+++ TEXTE FOURNI +++
Fille de Walter et Jeanne qui ont fait tous les deux les JO (au marteau pour le papa, et au disque et au poids pour la maman), Anne-Cécile Ciofani revient sur sa Joie d’avoir décroché l’argent à Tokyo avec l’équipe de France à 7. la première médaille olympique pour le rugby.

Vous avez dit que cette médaille d’argent valait une médaille d’or. Pouvez-vous nous expliquer ?

On était venu pour l’or, mais il ne faut pas négliger une médaille d’argent. Cela reste une très belle récompense de tout le travail qu’on a effectué. Cette médaille d’argent vaut de l’or !

Peut-être aussi parce que les Blacks étaient intouchables…

Elles ne sont pas intouchables et on a de quoi être amer. On a vraiment touché du bout des doigts l’or. Ce match était à notre portée. Malheureusement, il y a des choses contre lesquelles on ne peut pas lutter…

Anne-Cécile Ciofani frustré par l’arbitrage de la finale

Vous parlez de l’arbitrage ?

C’est clair. Elles ont aussi su jouer avec ça et marquer sur nos erreurs. Malheureusement, on n’a pas pu se battre à armes égales. On n’a pas eu un arbitre très neutre… Peut-être qu’on aurait quand même perdu, mais on n’a pas eu la chance de pouvoir s’exprimer. On va apprendre de cette expérience et on espère bien prendre notre revanche à Paris !

Vos parents ont eux aussi disputé les Jeux (votre père Walter au marteau aux Jeux de 1984 et votre mère Jeanne au disque et au poids aux Jeux de 1988). L’émotion a été forte en leur présentant votre médaille…

J’ai débarqué à l’improviste chez mon père et il était ému. Walter n’a pas pleuré, mais presque… Il n’avait pas de mots. Il était vraiment très heureux. Mon père est très fier de moi. Ma mère également. C’est une forme de continuité et d’aboutissement familial. Mon père m’a beaucoup entraîné, il m’a donné le goût du haut niveau. Il s’est battu pour que j’y arrive même si c’est dans un sport différent.
+++ DONNÉES +++
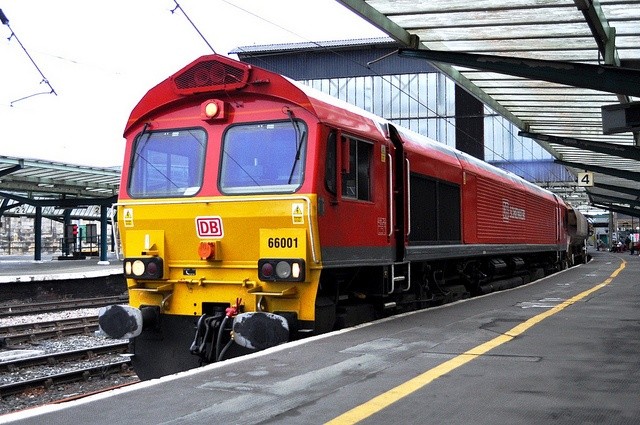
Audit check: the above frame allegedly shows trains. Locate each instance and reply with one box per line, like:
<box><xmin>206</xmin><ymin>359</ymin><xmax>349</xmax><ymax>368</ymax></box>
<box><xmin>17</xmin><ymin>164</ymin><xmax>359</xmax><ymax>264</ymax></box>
<box><xmin>98</xmin><ymin>53</ymin><xmax>589</xmax><ymax>381</ymax></box>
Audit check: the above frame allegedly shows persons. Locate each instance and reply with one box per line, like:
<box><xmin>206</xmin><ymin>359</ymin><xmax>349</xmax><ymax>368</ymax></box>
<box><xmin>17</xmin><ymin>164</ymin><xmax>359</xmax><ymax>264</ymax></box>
+++
- **CONSIGNE 1**: Relevez toutes les disciplines sportives citées dans l'entretien avec Anne-Cécile Ciofani.
- **CONSIGNE 2**: Donnez la suite de l'entretien avec Anne-Cécile Ciofani à partir de sa dernière phrase.
Les données ne font pas partie de l'entretien et forment un ensemble à part.

- **RÉPONSE 1**: le marteau, le disque, le poids, le rugby

- **RÉPONSE 2**:
Les sports co français ont brillé à Tokyo. Ne craignez-vous pas que cette médaille d’argent passe un peu inaperçue avec l’or des volleyeurs et des handballeurs et handballeuses ?

J’espère que cette médaille va changer beaucoup de choses pour le rugby à 7. C’est quand même une médaille historique, la première pour le rugby. J’espère que le regard sur ce sport va changer.

« On n’a pas eu un arbitre très neutre en finale… »

Savez-vous ce que vous allez faire des 25 000 euros de prime de cette médaille d’argent ?

Je vais en faire profiter ma famille. J’ai aussi quelques projets immobiliers, ça va aider.

Dans la famille Ciofani, c’est plutôt le lancer. Vos parents n’ont-ils pas regretté que vous choisissiez un autre sport ?

Mes parents ont eu un peu de mal au début, j’ai quand même essayé le marteau ! le rugby leur faisait peur, mais autrement non. Ce sont mes premiers supporteurs comme mes sœurs.

Vos deux sœurs font du marteau. Rêvez-vous de vous retrouver lors des prochains Jeux à Paris ?

Ce serait sympa, mais en athlétisme c’est compliqué quand on n’est pas dans une structure. Mes sœurs sont entre deux niveaux et, pour le moment, elles donnent plus la priorité aux études.

Aux JO, vous étiez avec votre coéquipière de Bobigny Nassira Kondé. Une joie supplémentaire ?

On a même habité ensemble. C’était une fierté de représenter notre club.

Allez-vous jouer à 15 cette saison ?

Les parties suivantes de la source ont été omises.